First there’s Rishi Sunak, who has the magnetic intensity of a trainee call centre manager with his very own cubicle to work from; who occasionally shows a devil-may-care streak by loosening his tie on Friday afternoons and nabbing an extra Caramel Log from the communal biscuit tin in the canteen… the scamp!
Liz Truss has slightly less oomph, though she makes up for her shortcomings with an impressive ability to deliver a speech as though she’s reciting a haiku written entirely in Morse code.
The Diary also has its fair share of magnetic personalities, as the following classic tales from our archives prove.
So brace yourself for pulse-pounding yarns about librarians, bus passengers, pet owners and shoppers.
And if all of that sounds a tad too thrilling, you can always calm down with our more relaxing story about a cruel and unyielding dictator from East Asia…
Brought to book
ONE of our readers had a poetry-loving chum who visited his library and requested a book on Burns. He was told to go to the first aid section. The same reader had a sister-in-law who worked in a library as a student. The most interesting bookmark she found was a slice of uncooked bacon.
Flavour most foul
“I’M on these tablets,” said a chap in a Glasgow pub, “which lists amongst the possible side-effects that I might lose all sense of taste.”

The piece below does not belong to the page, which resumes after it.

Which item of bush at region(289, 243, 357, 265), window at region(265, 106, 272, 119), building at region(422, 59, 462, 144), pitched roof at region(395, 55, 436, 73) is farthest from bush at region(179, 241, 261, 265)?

He then added: “True enough, the next day I started watching Love Island on the telly.”
Teeth-grating
A READER on a Glasgow bus heard a young chap tell his pal that his trip to the dentist the previous day had been “really painful”. When his mate asked what they had done to him, he replied: “They were playing a Phil Collins CD all the time I was there.”
Jong at heart
A BBC Scotland reporter told us she managed to read the name of the late North Korean leader Kim Jong-Il without mispronouncing it. So what, you might think. But she tells us of a fellow broadcaster who read the name out as Kim Jong the Second.
The old problem
A RENFREWSHIRE reader was buying a birthday card, and says: “Is it perhaps a sign of the deteriorating life expectancy in the west of Scotland that on a recent search for an age 70 birthday card in SemiChem in Johnstone the range of birthday cards did not extend past 30?”
Hardcore hound
“DOGS are tough,” a reader informed us. “When I went home the other night I interrogated our pooch for over an hour, but he still wouldn’t tell me who’s a good boy.”